Data Queries select the data that form part of a [bucket](/architecture/powersync-service#bucket-system), using the bucket [parameters](/sync/rules/overview#parameters).

Multiple Data Queries can be specified for a single [bucket definition](/sync/rules/overview#bucket-definition).

## Every Data Query Must Use Every Bucket Parameter

Data Queries are used to group data into buckets, so each Data Query must use every bucket [parameter](/sync/rules/overview#parameters).

<Accordion title="Why does each Data Query have to use every bucket parameter?">
  When PowerSync does [incremental replication](/architecture/powersync-service#initial-replication-vs-incremental-replication) of data from your source database, it evaluates every row/document received on the <Tooltip tip="Change data capture - the generic term for tracking deltas on a database. The specific mechanism depends on the source database type: Postgres logical replication, MongoDB change streams, the MySQL binlog, or SQL Server Change Data Capture">CDC stream</Tooltip>, and computes a list of [buckets](/architecture/powersync-service#bucket-system) that row/document belongs to. This allows PowerSync to efficiently update only the specific buckets that are affected by each change event received. PowerSync uses the Data Queries in the Sync Rules bucket definitions to determine which rows/documents belong to which buckets. Therefore, if it was possible for a certain bucket parameter to *not* be used in the `WHERE` clause of a Data Query, the bucket IDs to which the row/document belongs would be ambiguous — we would have to assume "all possible values" for an ambiguous parameter value in the bucket ID – and the row/document would have to be exploded into many buckets. To avoid this, PowerSync imposes the constraint that every Data Query needs to use every parameter defined on the bucket.
</Accordion>

## Supported SQL

The supported SQL in Data Queries is based on a small subset of the SQL standard syntax.
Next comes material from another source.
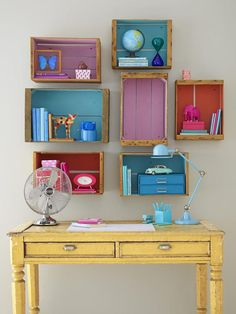 Painted crates on wall as small shelves Crates On Wall, Crate Shelves, Storage Shelves, Shelving Ideas, Pallet Shelves, Small Shelves, Crate Storage, Wooden Shelves, Open Shelving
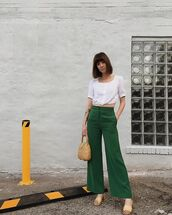 pants,green pants,wide-leg pants,top,white top,crop tops,bag,shoes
Not all SQL constructs are supported. See [Supported SQL](/sync/supported-sql) for full details.

## Examples

#### Grouping by Parameter Query Values

```yaml theme={null}
bucket_definitions:
  owned_lists:
    parameters: |
        SELECT id as list_id FROM lists WHERE
           owner_id = request.user_id()
    data:
      - SELECT * FROM lists WHERE lists.id = bucket.list_id
      - SELECT * FROM todos WHERE todos.list_id = bucket.list_id
```

#### Selecting Output Columns/Fields

When specific columns/fields are selected, only those columns/fields are synced to the client.

This is good practice, to ensure the synced data does not unintentionally change when new columns are added to the schema (in the case of Postgres) or to the data structure (in the case of MongoDB).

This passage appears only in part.